Background: What Is Section 301?
Section 301 of the US Trade Act of 1974 is a unilateral trade-retaliation tool that empowers the US Trade Representative to investigate and act against foreign trade practices deemed “unjustifiable” or “unreasonable.” Because the earlier “reciprocal tariffs” were struck down domestically, Washington is pivoting to Section 301 as a more legally durable basis for tariffs. This matters because such unilateral measures sit uneasily with core World Trade Organization (WTO) principles — the Most-Favoured-Nation (MFN) rule and National Treatment — which discourage discriminatory, country-specific tariff action outside the multilateral dispute framework.
Why It Matters
The negotiation distinguishes a BTA from a full Free Trade Agreement (FTA): a BTA can be narrower and faster, targeting specific sectors, market access and non-tariff barriers (NTBs) rather than near-total tariff elimination. The talks unfold within the broader India–US Comprehensive Global Strategic Partnership, where trade, technology and supply-chain “de-risking” are increasingly intertwined. For India, the strategic prize is locking in predictable market access for its exporters while resisting tariff coercion; for the US, it is reshaping supply chains away from competitors. The legality of unilateral Section 301 tariffs under WTO rules remains the central tension.

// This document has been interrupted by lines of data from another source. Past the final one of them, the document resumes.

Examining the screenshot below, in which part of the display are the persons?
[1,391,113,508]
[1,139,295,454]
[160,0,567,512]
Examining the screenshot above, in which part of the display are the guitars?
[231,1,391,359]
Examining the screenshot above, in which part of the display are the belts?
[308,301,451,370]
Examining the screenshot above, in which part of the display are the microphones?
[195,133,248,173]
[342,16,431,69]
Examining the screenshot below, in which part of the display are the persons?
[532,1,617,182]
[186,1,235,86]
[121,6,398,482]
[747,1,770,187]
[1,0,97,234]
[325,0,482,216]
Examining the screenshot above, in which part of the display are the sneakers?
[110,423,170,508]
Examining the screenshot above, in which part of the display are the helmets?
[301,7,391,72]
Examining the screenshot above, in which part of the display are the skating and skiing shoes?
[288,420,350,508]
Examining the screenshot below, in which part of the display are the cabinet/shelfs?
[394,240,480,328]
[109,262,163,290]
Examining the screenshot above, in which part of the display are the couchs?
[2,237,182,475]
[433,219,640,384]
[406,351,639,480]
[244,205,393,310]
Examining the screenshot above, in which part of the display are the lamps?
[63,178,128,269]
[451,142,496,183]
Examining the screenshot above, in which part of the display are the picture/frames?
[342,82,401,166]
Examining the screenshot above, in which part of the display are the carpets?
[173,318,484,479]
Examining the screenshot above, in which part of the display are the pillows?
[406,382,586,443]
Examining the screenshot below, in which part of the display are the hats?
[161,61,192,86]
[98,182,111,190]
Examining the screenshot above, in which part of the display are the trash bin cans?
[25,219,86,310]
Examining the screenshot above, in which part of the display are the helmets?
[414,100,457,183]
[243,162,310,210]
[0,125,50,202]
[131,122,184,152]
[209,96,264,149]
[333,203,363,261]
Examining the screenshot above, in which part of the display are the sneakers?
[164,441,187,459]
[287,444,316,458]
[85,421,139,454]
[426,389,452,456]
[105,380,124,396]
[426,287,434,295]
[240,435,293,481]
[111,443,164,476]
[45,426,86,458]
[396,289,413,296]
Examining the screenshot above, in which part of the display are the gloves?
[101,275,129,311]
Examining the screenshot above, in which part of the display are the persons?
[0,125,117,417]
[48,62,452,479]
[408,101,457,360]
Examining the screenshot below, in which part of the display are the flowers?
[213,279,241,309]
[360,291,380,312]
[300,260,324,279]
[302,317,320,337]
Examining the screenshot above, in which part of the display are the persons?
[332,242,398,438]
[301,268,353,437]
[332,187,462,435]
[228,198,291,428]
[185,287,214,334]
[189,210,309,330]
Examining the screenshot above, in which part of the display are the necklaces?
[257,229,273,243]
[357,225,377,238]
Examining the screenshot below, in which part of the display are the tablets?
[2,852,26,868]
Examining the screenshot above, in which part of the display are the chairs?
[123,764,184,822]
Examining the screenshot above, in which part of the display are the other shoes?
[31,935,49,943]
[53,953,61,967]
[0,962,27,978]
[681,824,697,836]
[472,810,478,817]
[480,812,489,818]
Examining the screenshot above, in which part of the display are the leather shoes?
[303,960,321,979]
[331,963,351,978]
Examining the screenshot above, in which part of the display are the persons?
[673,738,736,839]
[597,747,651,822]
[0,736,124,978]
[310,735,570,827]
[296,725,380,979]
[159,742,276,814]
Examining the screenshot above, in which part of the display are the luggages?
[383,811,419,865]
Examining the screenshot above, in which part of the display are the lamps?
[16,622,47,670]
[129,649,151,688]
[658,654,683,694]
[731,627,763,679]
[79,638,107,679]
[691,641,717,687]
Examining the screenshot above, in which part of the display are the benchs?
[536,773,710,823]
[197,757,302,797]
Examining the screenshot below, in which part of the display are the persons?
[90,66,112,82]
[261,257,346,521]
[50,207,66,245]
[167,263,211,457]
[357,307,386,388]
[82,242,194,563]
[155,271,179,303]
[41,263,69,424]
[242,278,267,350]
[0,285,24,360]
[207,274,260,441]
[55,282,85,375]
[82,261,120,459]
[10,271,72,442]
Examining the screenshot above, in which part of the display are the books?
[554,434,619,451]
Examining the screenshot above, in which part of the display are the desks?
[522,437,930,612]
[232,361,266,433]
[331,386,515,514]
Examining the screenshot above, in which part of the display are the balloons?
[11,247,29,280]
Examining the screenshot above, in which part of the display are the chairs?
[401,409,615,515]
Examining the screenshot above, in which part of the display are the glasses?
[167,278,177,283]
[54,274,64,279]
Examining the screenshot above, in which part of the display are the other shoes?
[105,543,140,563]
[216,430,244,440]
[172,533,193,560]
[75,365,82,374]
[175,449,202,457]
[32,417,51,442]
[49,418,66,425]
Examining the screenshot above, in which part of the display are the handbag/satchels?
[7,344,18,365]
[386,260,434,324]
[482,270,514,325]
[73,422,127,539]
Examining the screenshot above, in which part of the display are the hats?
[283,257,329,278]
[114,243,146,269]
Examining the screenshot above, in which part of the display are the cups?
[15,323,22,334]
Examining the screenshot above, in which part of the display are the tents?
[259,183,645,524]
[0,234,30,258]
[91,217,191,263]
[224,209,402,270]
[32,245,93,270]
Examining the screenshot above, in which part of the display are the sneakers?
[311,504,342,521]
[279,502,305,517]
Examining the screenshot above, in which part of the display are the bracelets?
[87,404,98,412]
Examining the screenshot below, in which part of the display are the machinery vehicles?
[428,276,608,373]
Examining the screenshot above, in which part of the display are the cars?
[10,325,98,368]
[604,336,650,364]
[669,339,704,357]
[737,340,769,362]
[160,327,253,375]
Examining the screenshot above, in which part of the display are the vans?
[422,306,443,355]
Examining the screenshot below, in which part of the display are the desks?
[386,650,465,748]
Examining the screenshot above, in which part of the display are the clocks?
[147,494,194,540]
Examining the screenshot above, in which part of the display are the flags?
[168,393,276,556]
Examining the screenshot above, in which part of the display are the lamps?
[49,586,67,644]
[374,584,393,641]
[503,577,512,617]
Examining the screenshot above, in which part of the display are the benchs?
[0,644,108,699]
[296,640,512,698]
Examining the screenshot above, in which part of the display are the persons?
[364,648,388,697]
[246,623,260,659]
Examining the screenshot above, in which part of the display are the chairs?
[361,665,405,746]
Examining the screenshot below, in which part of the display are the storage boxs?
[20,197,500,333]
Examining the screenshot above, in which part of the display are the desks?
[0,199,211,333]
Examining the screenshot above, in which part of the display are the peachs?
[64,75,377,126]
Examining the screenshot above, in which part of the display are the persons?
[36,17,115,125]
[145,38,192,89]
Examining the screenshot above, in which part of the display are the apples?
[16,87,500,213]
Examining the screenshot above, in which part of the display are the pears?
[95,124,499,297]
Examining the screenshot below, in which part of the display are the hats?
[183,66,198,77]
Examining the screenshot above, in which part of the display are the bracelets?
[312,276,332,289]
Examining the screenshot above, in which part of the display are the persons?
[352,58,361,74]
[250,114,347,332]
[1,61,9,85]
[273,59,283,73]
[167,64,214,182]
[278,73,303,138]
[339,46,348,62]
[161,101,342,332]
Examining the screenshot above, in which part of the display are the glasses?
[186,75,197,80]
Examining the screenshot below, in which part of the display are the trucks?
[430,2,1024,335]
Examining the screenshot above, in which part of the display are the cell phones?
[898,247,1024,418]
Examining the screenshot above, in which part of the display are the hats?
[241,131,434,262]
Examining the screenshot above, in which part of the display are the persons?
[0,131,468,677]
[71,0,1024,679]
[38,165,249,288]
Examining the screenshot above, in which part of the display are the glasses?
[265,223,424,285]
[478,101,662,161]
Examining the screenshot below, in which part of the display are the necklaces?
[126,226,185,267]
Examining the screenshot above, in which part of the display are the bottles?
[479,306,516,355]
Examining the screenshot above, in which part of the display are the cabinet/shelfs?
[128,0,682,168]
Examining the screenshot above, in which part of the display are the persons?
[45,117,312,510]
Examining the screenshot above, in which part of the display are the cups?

Constitutional / Legal Framework
Section 301, US Trade Act 1974 — a unilateral trade-retaliation mechanism, now being used to replace reciprocal tariffs struck down by the US Supreme Court (Feb 2026). WTO principles — Most-Favoured-Nation (no discrimination between trading partners) and National Treatment (no discrimination between imports and like domestic goods) constrain such unilateral action. A Bilateral Trade Agreement (BTA) is narrower than a full FTA; both must contend with non-tariff barriers (NTBs). The talks advance the India–US Comprehensive Global Strategic Partnership.
CLAT Angle
This is a clean international-trade-law and IR question set: the difference between a BTA and an FTA, the WTO’s MFN and National Treatment pillars, and the legality of unilateral tariffs under Section 301. CLAT Legal Reasoning passages often test whether a country-specific tariff violates MFN — a perfect application of this news. Note the names: USTR Jamieson Greer, Sitharaman, Goyal.
Key Facts
| Date of talks | 23–24 June 2026, New Delhi |
| US negotiator | USTR Jamieson Greer |
| Indian ministers | Nirmala Sitharaman, Piyush Goyal |
| Tariff tool | Section 301, US Trade Act 1974 |
| WTO pillars | MFN, National Treatment |
Mnemonic / Memory Hook
“301 = unilateral retaliation” (US’s own weapon), while “WTO = MFN + National Treatment” (no discrimination). And remember: BTA is the fast lane, FTA is the highway.